因为昨天才遭受过一轮拷打,早已遍体鳞伤,全身的骨骼就好像都已经折断了似的。
上官文已记不起在这暗无天日的黑牢当中被囚禁了多久,时间似乎已经完全没有了意义。
刚刚进入诏狱的时候,上官文还像那些有骨气的官员一样,厉声喝骂阉党的重重罪行,每一次都换来一通毒打……
随着时间的流逝,一起被囚禁起来的官员或是被酷刑折磨致死,或者是被拉出去之后就再也没有回来……
只要进了这黑暗的地方,鲜有能活着出去的,上官文早就抱定了“慷慨就义”的心思,只盼着能够留下一个“铁骨铮臣”的身后之名。
渐渐的也就麻木了,什么身前身后名,早已不在考虑范围之内,每日只是呆呆的坐着在那里,谁也不知道他到底在想些什么。
阉党的手段从来都是斩尽杀绝,总有一天死亡会降临到自己的头上。
回顾前半生,上官文绝对属于诗书传家的典范,祖上世代为官,颇有清廉忠直之名。上官文本人更是自幼饱受圣人教诲,作的一手好文章。二十二岁中举人,二十八岁以榜眼的身份出仕为官,可谓是前程远大一片光明……
只可惜,在和阉党的斗争中落败,被囚禁在这诏狱之中……
阉党的凶狠和毒辣他早已心中有数,但凡是进了这诏狱之中的官员,几乎必遭毒手,他早已经做好了最坏的打算。
为朝廷而死,重于泰山。
为忠义而死,留名青史。
但他却始终放心不下自己的家人。
自从被朝廷下旨抄家之后,上官文就很清楚的知道一定会连累到自己的家人,也不知道家里人到底怎么样了,他们是生还是死……
伴随着一阵有节奏的脚步声,牢门从外面打开了。
一个人提着一盏灯笼走进来。
是王启年。
这个王启年是阉党的爪牙,最是心狠手辣,很多同僚都因为无法忍受他的酷刑而丧命,上官文曾经亲眼见到他把某个官员当场打死的血腥场面。
王启年,就是上官文心中的恶魔。
虽然对这个恶魔充满了恐惧,但多年来所受的圣人教诲和胸中的那点所谓的浩然正气,依旧支撑在他的心中支撑起了一团虚火。
面对这个心狠手辣的恶魔之时,上官文强做镇定,做出一副从容不迫的神态:“你这阉党鹰犬,又要折磨我了么?我乃圣人门徒,天子门生,区区皮肉之苦算得了什么?你们休想让我招供什么……”
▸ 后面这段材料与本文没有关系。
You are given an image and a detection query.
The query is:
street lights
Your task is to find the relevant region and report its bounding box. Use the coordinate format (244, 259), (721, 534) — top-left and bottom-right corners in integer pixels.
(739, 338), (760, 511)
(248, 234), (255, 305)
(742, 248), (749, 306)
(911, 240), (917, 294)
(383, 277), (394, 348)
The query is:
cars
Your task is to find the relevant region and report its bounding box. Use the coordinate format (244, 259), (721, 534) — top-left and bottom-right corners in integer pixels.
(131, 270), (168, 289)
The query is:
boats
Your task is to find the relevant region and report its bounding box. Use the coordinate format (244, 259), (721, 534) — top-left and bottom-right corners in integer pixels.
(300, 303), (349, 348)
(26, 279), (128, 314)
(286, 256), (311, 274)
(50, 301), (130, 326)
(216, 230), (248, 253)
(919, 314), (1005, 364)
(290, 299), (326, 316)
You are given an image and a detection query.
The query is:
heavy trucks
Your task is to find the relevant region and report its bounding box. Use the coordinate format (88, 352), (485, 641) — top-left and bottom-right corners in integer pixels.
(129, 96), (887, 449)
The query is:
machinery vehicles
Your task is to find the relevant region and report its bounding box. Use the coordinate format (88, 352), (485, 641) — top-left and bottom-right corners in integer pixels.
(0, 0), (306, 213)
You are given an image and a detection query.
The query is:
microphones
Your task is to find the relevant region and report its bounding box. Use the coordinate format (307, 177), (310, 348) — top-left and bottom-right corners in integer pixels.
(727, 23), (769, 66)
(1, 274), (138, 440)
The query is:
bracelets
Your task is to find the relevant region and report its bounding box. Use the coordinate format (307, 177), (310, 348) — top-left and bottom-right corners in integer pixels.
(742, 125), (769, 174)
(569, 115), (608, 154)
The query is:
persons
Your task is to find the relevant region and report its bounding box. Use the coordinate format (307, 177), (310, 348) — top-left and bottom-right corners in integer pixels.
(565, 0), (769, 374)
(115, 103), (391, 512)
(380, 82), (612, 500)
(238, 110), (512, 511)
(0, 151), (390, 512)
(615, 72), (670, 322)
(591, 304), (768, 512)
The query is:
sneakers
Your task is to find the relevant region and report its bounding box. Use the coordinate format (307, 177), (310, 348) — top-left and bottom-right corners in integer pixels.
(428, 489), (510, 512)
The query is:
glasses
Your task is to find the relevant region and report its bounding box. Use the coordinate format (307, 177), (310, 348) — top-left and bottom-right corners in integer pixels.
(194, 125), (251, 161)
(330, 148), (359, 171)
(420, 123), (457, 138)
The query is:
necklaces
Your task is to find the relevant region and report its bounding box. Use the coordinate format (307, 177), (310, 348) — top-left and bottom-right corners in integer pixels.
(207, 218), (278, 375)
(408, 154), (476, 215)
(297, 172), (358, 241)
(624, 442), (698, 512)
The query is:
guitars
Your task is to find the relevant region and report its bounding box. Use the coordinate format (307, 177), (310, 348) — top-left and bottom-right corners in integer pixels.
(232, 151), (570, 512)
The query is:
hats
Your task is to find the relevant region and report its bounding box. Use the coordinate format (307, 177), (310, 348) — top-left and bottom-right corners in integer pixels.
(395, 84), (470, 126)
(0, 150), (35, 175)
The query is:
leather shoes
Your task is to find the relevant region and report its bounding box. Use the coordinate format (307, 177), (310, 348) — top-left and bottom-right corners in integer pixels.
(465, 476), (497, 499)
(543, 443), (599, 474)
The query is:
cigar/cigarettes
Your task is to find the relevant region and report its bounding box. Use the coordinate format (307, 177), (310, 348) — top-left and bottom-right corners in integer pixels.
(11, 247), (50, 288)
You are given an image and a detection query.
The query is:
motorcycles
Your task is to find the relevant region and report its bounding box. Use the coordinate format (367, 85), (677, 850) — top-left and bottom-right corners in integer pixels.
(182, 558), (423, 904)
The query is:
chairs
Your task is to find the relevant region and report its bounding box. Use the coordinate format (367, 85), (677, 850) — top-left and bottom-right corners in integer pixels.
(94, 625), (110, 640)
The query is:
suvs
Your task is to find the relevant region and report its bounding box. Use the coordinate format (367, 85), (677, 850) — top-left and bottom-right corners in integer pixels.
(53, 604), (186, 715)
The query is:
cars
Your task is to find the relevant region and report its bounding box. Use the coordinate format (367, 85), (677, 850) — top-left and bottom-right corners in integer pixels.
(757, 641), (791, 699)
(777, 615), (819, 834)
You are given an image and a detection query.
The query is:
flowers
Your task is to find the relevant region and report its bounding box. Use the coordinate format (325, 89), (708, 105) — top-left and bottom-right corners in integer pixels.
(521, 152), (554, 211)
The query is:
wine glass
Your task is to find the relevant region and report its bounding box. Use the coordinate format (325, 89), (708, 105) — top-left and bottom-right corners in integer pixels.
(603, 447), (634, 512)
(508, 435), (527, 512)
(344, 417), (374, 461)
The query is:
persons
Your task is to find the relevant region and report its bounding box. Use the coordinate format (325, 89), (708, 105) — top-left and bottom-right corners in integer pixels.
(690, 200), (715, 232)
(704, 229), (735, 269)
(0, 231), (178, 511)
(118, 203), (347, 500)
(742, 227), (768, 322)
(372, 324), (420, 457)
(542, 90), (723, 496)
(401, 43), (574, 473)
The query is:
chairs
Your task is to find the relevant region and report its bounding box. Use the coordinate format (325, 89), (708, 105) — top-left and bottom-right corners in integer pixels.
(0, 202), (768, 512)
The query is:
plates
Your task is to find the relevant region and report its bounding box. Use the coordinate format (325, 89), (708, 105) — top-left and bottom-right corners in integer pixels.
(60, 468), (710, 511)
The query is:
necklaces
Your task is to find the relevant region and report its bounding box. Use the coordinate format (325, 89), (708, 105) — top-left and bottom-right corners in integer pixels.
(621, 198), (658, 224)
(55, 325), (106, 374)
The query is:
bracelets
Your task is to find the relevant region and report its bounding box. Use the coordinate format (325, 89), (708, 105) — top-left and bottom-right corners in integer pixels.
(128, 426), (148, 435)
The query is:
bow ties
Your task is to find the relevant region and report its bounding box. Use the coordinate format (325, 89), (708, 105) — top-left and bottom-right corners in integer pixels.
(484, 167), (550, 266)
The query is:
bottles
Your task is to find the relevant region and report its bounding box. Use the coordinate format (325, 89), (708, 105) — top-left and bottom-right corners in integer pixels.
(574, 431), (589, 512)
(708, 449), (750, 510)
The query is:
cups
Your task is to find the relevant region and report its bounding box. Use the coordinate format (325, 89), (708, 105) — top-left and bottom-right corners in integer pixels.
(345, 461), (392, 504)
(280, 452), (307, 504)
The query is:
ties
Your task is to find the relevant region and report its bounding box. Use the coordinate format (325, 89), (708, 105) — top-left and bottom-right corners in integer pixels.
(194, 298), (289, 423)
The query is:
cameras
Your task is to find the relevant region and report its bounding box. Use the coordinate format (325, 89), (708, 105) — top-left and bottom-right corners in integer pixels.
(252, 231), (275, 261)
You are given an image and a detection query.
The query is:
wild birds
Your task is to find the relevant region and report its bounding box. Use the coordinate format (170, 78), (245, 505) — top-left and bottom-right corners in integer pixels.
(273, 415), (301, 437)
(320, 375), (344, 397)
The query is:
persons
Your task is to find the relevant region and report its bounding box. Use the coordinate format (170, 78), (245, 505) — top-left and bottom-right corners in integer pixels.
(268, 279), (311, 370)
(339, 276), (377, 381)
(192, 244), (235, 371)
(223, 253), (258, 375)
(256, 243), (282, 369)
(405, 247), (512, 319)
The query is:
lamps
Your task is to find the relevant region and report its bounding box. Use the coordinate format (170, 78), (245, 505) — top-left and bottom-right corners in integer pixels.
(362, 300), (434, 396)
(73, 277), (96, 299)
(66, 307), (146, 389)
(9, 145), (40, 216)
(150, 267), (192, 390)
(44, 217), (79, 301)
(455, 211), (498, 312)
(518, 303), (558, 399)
王启年早已经见多了上官文这样的囚犯,根本就没有拿他当一回事儿,甚至懒得和他说一句话,而是直接从怀里摸出一张纸,不动声色的放在上官文面前。
“这是什么东西?是你们泡制的所谓证据吗?欲加之罪何患无辞……”
王启年根本就没有那么多的耐心和他磨牙,根本就不等他把话说完就直接了当的说道:“废话少说,你先看看这东西吧。”
借着灯笼的微光,上官文拿起那纸,只看了一眼顿时勃然色变。
纸上只有两句诗:兰报平安梅报喜,遥寄安好上严何。
对于上官文这样的仕林宗师来说,这两句诗的水准真的很一般,不仅对账没有那么严谨,而且遣词用句也充满了青涩和稚嫩,充其量只能算是三流的诗文而已。
但就是这两句水平很一般的诗文,却让上官文通身颤抖,嘴皮儿哆哆嗦嗦,连讲话都带着明显的颤音:“你……这……我……我……”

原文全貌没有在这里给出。